Software development Life Cycle


SDLC

The systems development life cycle (SDLC), or software development process in systems engineering, information systems and software engineering, is a process of creating or altering information systems, and the models and methodologies that people use to develop these systems software engineering, the SDLC concept underpins many kinds of software development methodologies. These methodologies form the framework for planning and controlling the creation of an information system.

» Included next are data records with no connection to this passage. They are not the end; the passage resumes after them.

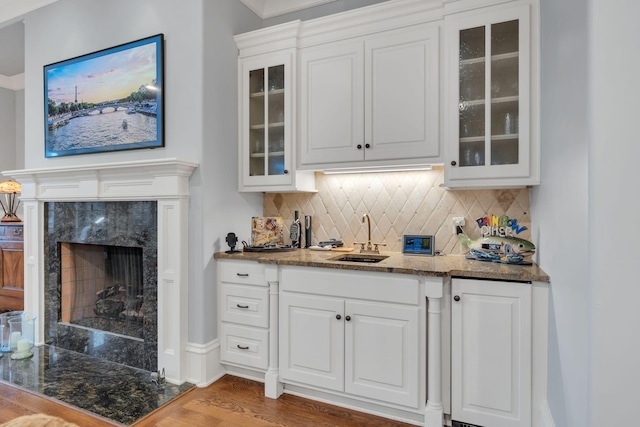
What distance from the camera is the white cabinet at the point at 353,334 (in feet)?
6.48

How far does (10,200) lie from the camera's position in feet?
14.3

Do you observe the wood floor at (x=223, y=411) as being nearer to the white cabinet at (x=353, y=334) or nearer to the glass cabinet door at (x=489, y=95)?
the white cabinet at (x=353, y=334)

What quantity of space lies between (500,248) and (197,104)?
223 cm

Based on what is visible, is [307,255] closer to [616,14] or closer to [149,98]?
[149,98]

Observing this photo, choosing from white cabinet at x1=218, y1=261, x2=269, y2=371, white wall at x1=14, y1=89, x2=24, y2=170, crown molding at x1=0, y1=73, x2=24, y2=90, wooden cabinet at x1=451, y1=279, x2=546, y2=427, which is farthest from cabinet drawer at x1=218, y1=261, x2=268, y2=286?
crown molding at x1=0, y1=73, x2=24, y2=90

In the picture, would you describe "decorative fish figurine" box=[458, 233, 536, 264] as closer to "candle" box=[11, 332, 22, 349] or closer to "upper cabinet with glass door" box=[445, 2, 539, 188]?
"upper cabinet with glass door" box=[445, 2, 539, 188]

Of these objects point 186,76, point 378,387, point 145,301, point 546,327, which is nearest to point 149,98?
point 186,76

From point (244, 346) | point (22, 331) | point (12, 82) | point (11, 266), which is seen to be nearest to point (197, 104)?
point (244, 346)

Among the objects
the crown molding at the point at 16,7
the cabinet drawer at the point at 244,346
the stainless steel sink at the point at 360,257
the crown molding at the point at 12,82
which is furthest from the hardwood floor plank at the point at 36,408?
the crown molding at the point at 12,82

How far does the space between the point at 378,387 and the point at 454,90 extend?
1.85 m

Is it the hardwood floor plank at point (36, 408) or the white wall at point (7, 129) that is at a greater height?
the white wall at point (7, 129)

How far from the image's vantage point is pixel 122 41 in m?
2.81

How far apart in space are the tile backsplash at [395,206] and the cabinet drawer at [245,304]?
0.74m

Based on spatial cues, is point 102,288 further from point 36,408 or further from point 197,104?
point 197,104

The Systems development life cycle (SDLC) is a process used by a systems analyst to develop an information system, training, and user (stakeholder) ownership. The SDLC aims to produce a high quality system that meets or exceeds customer expectations, reaches completion within time and cost estimates, works effectively and efficiently in the current and planned Information Technology infrastructure, and is inexpensive to maintain and cost-effective to enhance.
Computer systems are complex and often (especially with the recent rise of service-oriented architecture) link multiple traditional systems potentially supplied by different software vendors. To manage this level of complexity, a number of SDLC models or methodologies have been created, such as "waterfall"; "spiral"; "Agile software development"; "rapid prototyping"; "incremental"; and "synchronize and stabilize".


                                              

Waterfall-model



The waterfall model is a sequential design process, often used in software development processes, in which progress is seen as flowing steadily downwards (like a waterfall) through the phases of Conception, Initiation, Analysis, Design, Construction, Testing, Production/Implementation, and Maintenance.
The waterfall development model originates in the manufacturing and construction industries; highly structured physical environments in which after-the-fact changes are prohibitively costly, if not impossible. Since no formal software development methodologies existed at the time, this hardware-oriented model was simply adapted for software development.[1]
The first known presentation describing use of similar phases in software engineering was held by Herbert D. Benington at Symposium on advanced programming methods for digital computers on 29 June 1956.[2] This presentation was about the development of software for SAGE. In 1983 the paper was republished[3] with a foreword by Benington pointing out that the process was not in fact performed in a strict top-down fashion, but depended on a prototype.


                                                 

V-model


The V-model represents a software development process (also applicable to hardware development) which may be considered an extension of the waterfall model. Instead of moving down in a linear way, the process steps are bent upwards after the coding phase, to form the typical V shape. The V-Model demonstrates the relationships between each phase of the development life cycle and its associated phase of testing. The horizontal and vertical axes represents time or project completeness (left-to-right) and level of abstraction (coarsest-grain abstraction uppermost), respectively.